| Fall
1997
help wanted.com
Looking for a job is easier online. Job seekers no longer
have to pound the pavement or even actually apply for a specific
job. And employers can often get more high-quality responses
than with other methods.
Jobfind.com, an Internet service from the Boston Herald,
matches job seekers to firms that are seeking new employees.
Job seekers post resumés and firms post job descriptions
with as much detail as possible. If a resumé matches
a job description, based on keywords in both documents, the
resumé is sent to the employer. The process works best
for technical positions, and most ads on the web are for such
jobs.
Cabletron Systems, New Hampshire's second largest employer,
hires a growing number of workers from its web site. With
350 available jobs on any given day, Linda Pepin, director
of human resources, needed a new way to manage employment.
The Internet provided a timely and efficient means of finding
qualified new workers. "We reach 6,500 people each week
via our web site. Our web site offers Cabletron the ability
to update our employment ads daily."
Posting want ads on the Internet also creates an interactive
recruiting environment: Ads go up immediately, online resumes
arrive the same day, and the first level of interviewing can
begin via e-mail.
New England has relatively few unemployed workers today.

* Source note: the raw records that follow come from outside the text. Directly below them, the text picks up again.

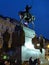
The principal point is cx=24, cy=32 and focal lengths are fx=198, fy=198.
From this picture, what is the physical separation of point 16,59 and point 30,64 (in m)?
2.82

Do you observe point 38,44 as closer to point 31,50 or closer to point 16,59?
point 31,50

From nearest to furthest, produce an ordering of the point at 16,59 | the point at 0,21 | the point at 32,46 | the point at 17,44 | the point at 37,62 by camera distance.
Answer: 1. the point at 37,62
2. the point at 16,59
3. the point at 17,44
4. the point at 32,46
5. the point at 0,21

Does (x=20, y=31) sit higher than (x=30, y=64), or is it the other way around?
(x=20, y=31)

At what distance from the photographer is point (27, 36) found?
1961 centimetres

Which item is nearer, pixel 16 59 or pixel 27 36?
pixel 16 59

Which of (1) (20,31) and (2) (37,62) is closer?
(2) (37,62)

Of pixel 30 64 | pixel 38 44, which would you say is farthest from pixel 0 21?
pixel 30 64

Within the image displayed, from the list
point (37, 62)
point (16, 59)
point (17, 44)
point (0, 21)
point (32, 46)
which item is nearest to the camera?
point (37, 62)

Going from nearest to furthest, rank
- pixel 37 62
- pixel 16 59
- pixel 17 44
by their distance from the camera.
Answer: pixel 37 62
pixel 16 59
pixel 17 44

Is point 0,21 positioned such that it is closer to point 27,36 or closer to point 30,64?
point 27,36

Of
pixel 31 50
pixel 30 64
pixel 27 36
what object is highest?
pixel 27 36

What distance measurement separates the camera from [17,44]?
19.0 meters

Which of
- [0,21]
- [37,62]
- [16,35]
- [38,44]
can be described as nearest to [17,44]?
[16,35]

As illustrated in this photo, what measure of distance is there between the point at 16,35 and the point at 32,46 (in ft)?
6.64
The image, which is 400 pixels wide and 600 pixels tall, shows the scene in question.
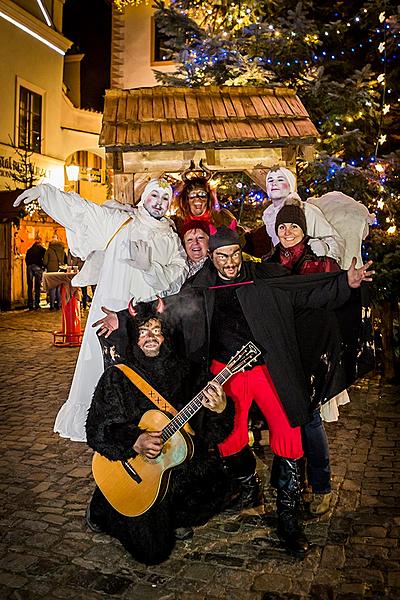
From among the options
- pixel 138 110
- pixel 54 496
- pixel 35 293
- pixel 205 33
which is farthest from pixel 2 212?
pixel 54 496

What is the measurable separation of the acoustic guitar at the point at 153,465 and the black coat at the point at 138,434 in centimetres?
7

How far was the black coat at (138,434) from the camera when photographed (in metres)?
3.51

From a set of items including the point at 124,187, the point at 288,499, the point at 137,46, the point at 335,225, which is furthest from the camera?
the point at 137,46

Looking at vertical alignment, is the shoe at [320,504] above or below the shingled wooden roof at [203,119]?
below

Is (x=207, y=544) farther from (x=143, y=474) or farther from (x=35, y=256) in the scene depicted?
(x=35, y=256)

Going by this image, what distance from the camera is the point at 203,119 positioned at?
6.44m

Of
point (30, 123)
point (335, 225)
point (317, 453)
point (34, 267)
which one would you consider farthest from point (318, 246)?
point (30, 123)

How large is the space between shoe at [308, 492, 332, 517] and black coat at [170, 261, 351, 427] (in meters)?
0.85

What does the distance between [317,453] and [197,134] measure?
352cm

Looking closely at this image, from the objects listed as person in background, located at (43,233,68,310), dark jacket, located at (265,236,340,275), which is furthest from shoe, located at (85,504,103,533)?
person in background, located at (43,233,68,310)

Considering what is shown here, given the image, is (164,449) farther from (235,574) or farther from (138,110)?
(138,110)

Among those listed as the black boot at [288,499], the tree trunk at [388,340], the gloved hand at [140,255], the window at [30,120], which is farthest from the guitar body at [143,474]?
the window at [30,120]

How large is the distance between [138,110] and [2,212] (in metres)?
10.8

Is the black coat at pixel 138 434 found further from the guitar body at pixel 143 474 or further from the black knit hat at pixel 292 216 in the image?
the black knit hat at pixel 292 216
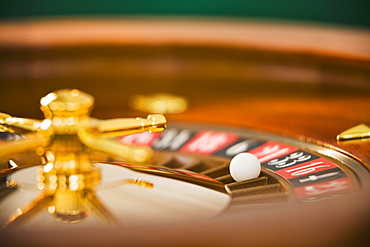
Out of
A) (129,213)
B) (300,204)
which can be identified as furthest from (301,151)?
(129,213)

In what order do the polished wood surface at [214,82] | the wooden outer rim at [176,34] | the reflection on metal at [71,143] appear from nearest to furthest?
the reflection on metal at [71,143], the polished wood surface at [214,82], the wooden outer rim at [176,34]

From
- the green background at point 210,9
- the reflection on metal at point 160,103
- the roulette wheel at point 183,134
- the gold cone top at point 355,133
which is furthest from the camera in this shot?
the green background at point 210,9

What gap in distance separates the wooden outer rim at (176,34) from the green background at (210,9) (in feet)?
1.71

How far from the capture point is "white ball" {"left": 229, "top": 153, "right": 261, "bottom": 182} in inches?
42.4

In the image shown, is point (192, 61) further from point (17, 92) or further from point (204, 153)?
point (204, 153)

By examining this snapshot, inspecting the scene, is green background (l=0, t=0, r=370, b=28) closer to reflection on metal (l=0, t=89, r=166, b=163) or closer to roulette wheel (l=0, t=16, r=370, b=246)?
roulette wheel (l=0, t=16, r=370, b=246)

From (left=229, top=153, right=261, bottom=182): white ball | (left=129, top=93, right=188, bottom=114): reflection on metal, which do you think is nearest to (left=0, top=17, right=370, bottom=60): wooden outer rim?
(left=129, top=93, right=188, bottom=114): reflection on metal

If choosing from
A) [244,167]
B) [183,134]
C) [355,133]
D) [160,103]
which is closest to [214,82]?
[160,103]

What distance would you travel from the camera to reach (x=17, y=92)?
1.88m

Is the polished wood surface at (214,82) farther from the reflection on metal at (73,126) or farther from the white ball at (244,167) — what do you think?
the reflection on metal at (73,126)

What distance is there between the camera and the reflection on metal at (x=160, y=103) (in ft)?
5.47

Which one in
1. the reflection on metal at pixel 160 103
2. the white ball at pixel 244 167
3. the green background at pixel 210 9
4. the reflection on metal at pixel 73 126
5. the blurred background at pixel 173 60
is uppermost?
the green background at pixel 210 9

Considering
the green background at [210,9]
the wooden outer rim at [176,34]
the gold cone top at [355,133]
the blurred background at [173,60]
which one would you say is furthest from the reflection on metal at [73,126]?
the green background at [210,9]

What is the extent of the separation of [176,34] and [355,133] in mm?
986
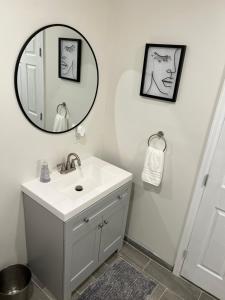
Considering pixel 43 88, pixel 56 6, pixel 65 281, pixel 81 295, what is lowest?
pixel 81 295

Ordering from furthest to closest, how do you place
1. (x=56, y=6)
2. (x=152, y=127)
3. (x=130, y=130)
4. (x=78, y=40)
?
(x=130, y=130) < (x=152, y=127) < (x=78, y=40) < (x=56, y=6)

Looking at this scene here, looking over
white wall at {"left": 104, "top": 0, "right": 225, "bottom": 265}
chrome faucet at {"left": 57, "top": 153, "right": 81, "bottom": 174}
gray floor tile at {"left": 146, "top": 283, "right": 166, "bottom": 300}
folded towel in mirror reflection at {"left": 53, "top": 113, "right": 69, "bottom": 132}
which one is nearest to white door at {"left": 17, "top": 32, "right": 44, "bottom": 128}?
folded towel in mirror reflection at {"left": 53, "top": 113, "right": 69, "bottom": 132}

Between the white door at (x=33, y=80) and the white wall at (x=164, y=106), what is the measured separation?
68 centimetres

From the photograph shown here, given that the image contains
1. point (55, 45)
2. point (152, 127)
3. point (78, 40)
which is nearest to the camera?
point (55, 45)

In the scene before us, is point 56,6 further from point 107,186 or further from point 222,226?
point 222,226

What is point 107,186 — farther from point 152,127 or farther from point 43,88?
point 43,88

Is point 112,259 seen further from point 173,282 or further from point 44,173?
point 44,173

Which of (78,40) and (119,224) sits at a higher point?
(78,40)

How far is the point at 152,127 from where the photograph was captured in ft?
6.01

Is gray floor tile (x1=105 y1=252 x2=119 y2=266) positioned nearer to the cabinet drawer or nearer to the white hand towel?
the cabinet drawer

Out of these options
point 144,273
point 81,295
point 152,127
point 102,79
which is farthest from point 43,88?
point 144,273

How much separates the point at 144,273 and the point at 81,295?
59cm

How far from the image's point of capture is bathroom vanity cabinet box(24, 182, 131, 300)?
58.0 inches

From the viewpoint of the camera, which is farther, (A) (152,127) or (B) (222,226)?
(A) (152,127)
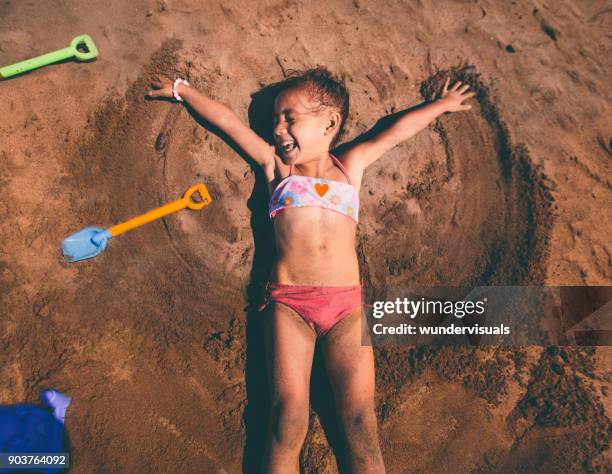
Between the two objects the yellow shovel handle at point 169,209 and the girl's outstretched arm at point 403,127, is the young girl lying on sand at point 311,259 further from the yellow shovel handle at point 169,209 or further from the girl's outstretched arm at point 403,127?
the yellow shovel handle at point 169,209

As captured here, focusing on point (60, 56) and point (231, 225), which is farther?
point (231, 225)

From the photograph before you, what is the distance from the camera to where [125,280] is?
3.33 metres

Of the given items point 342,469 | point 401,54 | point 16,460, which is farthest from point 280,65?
point 16,460

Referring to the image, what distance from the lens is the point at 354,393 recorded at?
2.91 metres

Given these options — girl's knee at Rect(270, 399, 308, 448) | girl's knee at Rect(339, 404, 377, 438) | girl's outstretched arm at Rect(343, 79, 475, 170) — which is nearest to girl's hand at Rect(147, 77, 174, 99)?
girl's outstretched arm at Rect(343, 79, 475, 170)

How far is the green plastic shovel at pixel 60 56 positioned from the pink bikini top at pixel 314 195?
2046 millimetres

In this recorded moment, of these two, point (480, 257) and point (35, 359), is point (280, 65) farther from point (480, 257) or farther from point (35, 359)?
point (35, 359)

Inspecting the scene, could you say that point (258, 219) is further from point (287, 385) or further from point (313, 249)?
point (287, 385)

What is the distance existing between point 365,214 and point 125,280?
2151 mm

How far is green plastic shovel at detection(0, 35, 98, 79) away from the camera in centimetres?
328

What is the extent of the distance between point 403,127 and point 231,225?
67.3 inches

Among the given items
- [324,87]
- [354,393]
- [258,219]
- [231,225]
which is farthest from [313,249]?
[324,87]

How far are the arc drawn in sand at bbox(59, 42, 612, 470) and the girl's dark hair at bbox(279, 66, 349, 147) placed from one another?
2.20 feet

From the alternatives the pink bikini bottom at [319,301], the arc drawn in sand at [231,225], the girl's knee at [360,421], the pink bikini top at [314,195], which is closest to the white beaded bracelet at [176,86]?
the arc drawn in sand at [231,225]
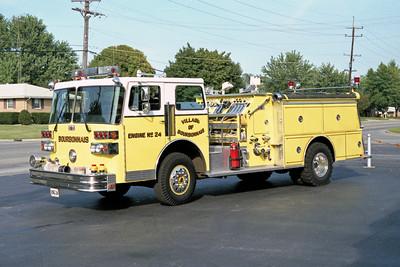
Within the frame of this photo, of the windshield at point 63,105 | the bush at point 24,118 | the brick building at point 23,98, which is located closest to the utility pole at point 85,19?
the bush at point 24,118

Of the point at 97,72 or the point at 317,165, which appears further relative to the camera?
the point at 317,165

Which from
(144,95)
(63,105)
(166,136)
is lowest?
(166,136)

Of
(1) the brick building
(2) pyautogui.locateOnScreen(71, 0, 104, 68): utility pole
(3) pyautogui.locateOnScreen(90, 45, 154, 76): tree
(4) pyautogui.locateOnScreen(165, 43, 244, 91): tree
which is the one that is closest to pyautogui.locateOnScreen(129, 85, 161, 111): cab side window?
(2) pyautogui.locateOnScreen(71, 0, 104, 68): utility pole

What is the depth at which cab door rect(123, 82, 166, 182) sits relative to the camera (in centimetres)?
970

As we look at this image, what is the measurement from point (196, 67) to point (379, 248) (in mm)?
62379

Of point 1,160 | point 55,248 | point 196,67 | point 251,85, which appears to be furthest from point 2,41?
point 55,248

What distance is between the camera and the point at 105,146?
9359 mm

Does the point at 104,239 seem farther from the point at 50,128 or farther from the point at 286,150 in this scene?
the point at 286,150

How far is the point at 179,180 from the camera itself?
10.5m

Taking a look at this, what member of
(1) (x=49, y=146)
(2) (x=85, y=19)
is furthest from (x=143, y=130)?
(2) (x=85, y=19)

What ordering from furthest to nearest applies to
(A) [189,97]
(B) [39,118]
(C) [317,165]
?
(B) [39,118], (C) [317,165], (A) [189,97]

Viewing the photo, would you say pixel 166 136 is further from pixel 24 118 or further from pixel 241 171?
pixel 24 118

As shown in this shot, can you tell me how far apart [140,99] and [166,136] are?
2.91 ft

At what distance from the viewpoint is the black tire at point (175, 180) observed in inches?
400
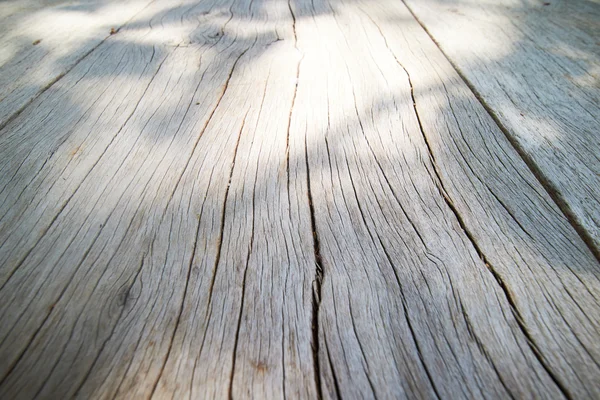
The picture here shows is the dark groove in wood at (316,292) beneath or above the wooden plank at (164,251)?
beneath

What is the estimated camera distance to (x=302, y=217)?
116 cm

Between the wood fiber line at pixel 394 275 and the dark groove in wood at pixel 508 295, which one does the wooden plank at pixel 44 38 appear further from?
the dark groove in wood at pixel 508 295

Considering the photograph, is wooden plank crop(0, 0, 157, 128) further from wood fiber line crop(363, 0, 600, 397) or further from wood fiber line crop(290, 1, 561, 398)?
wood fiber line crop(363, 0, 600, 397)

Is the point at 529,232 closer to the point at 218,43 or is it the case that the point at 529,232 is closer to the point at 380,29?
the point at 380,29

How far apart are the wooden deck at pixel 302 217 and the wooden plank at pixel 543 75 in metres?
0.01

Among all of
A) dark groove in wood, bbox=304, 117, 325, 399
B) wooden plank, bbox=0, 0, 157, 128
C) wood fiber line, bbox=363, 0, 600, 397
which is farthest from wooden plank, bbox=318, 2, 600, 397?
wooden plank, bbox=0, 0, 157, 128

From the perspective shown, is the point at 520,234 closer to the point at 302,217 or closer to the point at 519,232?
the point at 519,232

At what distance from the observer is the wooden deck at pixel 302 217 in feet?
2.72

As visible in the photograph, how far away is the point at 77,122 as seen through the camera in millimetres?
1540

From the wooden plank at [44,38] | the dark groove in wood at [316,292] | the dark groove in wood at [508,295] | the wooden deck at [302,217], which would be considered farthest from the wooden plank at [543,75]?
the wooden plank at [44,38]

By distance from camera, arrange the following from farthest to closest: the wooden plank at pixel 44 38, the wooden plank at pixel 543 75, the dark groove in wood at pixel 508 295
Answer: the wooden plank at pixel 44 38, the wooden plank at pixel 543 75, the dark groove in wood at pixel 508 295

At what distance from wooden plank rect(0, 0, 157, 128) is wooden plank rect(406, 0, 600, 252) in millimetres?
1908

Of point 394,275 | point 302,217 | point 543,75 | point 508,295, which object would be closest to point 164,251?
point 302,217

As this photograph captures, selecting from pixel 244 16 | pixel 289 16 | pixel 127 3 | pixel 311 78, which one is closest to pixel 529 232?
pixel 311 78
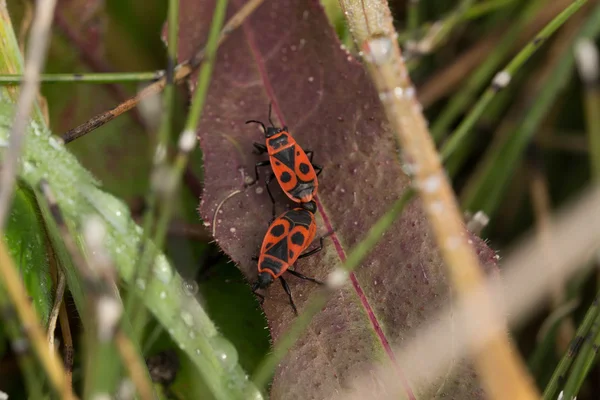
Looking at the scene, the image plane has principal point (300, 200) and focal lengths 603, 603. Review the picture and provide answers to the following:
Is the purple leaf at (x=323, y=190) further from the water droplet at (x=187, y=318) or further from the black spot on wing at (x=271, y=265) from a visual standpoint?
the water droplet at (x=187, y=318)

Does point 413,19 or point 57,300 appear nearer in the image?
point 57,300

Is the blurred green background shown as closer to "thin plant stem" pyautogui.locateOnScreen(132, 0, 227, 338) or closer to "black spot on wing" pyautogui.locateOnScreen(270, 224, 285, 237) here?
"black spot on wing" pyautogui.locateOnScreen(270, 224, 285, 237)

But employers can readily contact workers who already have
jobs by putting their ads online. The Internet has thus created
a thicker employment market, which increases the speed, quality,
and efficiency of new job placements.
-- PAM HARLAND
Save the Greenback?
For small denominations of money, coins are more convenient
and efficient than bills. So as inflation diminishes the value
of money, many nations have replaced their small-money notes
with new metallic tokens. The benefits gained have set a shining
example -- that America has been unwilling to follow.
Replacement of the dollar bill could save the government
an estimated $2.28 billion over five years. The savings stem
from greater durability: Coins cost more, but circulate an
estimated seventeen times longer than bills.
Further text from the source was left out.